Step 12 of the instructions for this exercise are:
First, calculate the driver_time for each driver by dividing distance by driver.speed.
This step should be:
First, calculate the driver_time for each driver by multiplyingdistance by driver.speed.
The video Python Walkthrough The Nile - YouTube at 12:38 shows the correct instruction. If you’re stuck and getting incorrect output for the test, this may well be the issue.
Sorry, but what? If I drove 100 miles at 50 miles per hour, how would multiplying those numbers (100 * 50 = 5000) be in any way an indicator of time? If you post a link to the project or exercise, perhaps we can clear this up. Distance divided by speed would be the proper way to calculate the time taken to make the trip.
I found it. https://www.codecademy.com/projects/practice/function-args-the-nile
I completed it a while back, and remember it vaguely. Even my code has driver_time calculated by multiplying distance by speed. Seems like a flaw in the project, but I don’t remember even questioning it at the time. I’m reviewing my code to see if I can figure out why the seemingly illogical formula is used.
Watch the video it says multiply but the written instructions say divide.
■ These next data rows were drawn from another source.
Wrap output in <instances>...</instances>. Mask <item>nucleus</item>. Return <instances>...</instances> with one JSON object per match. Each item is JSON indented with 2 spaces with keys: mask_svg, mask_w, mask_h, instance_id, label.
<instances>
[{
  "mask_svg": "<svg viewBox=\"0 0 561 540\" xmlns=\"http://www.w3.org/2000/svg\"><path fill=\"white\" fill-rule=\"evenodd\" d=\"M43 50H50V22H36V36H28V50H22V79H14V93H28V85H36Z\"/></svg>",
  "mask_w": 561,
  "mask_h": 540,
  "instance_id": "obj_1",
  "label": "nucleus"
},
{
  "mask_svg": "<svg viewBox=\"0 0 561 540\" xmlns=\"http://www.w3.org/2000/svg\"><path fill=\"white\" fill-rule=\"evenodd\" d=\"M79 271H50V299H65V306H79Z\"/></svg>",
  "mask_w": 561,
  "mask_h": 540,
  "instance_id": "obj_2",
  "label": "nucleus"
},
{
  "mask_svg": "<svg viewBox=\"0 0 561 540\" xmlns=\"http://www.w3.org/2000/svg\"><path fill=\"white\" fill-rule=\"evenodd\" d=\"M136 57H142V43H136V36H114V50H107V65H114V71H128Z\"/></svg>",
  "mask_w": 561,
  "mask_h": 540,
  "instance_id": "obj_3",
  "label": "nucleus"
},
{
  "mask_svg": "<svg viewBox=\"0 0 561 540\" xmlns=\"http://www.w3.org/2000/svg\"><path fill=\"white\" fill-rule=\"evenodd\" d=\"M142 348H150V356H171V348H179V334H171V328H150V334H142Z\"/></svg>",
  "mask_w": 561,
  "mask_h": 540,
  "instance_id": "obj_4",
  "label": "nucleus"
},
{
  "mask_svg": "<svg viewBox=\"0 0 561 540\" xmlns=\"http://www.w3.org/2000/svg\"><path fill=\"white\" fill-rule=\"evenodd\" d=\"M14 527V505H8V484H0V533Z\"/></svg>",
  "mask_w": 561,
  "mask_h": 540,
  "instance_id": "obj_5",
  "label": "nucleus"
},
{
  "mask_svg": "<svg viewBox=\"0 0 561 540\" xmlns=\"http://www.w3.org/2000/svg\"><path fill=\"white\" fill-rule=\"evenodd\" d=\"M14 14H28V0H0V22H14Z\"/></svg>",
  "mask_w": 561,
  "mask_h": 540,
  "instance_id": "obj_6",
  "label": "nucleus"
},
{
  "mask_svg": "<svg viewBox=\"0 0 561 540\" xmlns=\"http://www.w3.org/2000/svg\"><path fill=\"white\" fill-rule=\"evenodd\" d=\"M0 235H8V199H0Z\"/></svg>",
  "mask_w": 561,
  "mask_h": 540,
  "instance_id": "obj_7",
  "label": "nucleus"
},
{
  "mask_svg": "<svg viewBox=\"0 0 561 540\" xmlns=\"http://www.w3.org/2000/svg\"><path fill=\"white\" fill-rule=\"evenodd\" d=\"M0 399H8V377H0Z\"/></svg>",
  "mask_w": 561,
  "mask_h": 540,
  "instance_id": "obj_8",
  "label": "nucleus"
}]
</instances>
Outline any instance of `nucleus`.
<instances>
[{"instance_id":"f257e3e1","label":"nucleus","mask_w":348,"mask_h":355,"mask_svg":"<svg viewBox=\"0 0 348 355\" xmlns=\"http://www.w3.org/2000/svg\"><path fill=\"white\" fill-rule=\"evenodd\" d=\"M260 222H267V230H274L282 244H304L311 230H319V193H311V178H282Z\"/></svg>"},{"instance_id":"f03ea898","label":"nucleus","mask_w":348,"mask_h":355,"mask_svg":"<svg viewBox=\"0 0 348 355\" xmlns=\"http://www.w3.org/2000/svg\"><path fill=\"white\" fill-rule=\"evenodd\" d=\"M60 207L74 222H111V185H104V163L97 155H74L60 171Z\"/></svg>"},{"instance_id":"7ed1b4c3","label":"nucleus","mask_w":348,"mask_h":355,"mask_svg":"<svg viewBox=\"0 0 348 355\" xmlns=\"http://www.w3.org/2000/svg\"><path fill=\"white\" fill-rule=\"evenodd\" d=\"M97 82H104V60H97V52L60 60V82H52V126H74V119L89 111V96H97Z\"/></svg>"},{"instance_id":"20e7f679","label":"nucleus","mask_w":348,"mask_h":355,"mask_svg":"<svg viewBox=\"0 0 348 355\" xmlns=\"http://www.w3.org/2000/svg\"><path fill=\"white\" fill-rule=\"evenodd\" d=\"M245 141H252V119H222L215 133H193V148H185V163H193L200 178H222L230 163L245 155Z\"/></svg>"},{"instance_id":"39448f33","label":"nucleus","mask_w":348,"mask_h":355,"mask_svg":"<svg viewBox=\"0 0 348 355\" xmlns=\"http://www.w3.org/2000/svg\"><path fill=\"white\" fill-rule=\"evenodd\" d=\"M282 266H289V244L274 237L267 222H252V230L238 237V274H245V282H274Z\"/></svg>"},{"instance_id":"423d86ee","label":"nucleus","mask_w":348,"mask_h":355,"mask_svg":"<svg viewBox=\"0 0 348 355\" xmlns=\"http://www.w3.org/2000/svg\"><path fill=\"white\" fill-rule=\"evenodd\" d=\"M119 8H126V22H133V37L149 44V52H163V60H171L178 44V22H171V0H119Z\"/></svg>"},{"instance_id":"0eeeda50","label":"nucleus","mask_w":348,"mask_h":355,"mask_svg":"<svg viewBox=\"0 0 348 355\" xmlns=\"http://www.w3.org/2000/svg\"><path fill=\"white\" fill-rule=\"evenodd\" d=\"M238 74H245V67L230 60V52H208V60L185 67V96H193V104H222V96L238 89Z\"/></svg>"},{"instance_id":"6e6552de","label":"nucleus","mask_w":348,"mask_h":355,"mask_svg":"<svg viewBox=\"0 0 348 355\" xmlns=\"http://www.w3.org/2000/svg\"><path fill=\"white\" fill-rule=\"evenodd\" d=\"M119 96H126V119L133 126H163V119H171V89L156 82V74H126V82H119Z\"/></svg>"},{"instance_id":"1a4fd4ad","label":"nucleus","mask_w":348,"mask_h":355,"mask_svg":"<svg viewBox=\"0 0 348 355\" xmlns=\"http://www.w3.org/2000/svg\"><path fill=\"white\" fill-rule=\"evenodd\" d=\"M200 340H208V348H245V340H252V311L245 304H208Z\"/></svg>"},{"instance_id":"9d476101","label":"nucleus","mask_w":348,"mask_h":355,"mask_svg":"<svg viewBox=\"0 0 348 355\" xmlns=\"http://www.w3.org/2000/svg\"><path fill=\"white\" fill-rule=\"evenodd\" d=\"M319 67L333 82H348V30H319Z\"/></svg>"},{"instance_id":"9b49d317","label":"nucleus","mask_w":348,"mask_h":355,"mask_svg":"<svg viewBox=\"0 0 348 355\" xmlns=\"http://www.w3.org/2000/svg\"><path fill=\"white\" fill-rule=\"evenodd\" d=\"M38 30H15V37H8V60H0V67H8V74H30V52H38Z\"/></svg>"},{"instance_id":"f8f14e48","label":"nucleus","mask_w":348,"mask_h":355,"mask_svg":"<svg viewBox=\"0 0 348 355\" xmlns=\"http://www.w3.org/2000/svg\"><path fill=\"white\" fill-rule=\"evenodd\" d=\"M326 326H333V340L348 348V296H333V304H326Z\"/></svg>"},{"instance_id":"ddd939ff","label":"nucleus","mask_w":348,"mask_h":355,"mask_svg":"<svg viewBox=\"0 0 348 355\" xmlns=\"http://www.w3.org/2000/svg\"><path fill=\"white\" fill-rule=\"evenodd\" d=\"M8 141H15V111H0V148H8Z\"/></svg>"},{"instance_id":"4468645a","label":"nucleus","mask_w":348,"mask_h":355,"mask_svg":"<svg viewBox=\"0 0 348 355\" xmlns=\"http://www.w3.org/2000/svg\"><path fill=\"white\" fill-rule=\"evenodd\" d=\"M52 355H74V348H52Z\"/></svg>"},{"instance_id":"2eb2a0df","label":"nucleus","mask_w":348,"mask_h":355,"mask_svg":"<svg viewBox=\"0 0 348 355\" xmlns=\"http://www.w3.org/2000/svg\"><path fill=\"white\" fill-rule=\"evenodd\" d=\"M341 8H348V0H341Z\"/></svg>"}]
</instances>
If you divide it will not pass the tests. That’s the error. I’m aware it’s wrong.
From what I can tell (there’s not much explanation given) speed is likely a rating rather than the actual rate of travel. So we aren’t employing the distance formula to determine the time taken to traverse a known distance at a known rate. It’s a formula the “The Nile” uses to compensate their drivers. My best guess as to what happened here is that the original instructions are as shown in the video. At some point someone without knowledge of the project said, like we did, “Hey wait. That’s not how you calculate time using the distance formula.”, and it was changed. Some additional explanation in the project instructions would help.
Thank you. I’m a python beginner(ish) but I’m a programmer - just getting back into it after a long hiatus. I was starting to think I was losing my mind here so I’m happy it wasn’t just me.
I should have clarified my first post and I can see now why it was initially confusing. I should have stated that while incorrect, multiplying is the ONLY way it will pass.
Cheers. It’s all good and BTW these courses are great.
I’m glad to see I wasn’t the only one banging my head against the wall when running into this. It seems as though they changed the requirement in that step to have you divide instead of multiply, but they did not change the values that the test code was looking for.
This project is still flawed. Although the step 12 instruction for calculating driver time has been corrected so that it is mathematically correct, all of the values in the test_driver function in test.py have been calculated using the mathematically incorrect formula time = distance * speed. Given a test distance value of 80, and Driver2 with speed 7 and cost 20, then the cost of that driver is 80/7*20 which is approximately 228.57. The test assumes Driver1 with speed 2 and cost 10 to be the cheapest, with an incorrectly calculated cost of 80*2*10 = 1600. Unit tests are meant to make error identification and debugging easier, but this exercise does the exact opposite. Still not fixed after how long now ¯\(ツ)/¯ !!!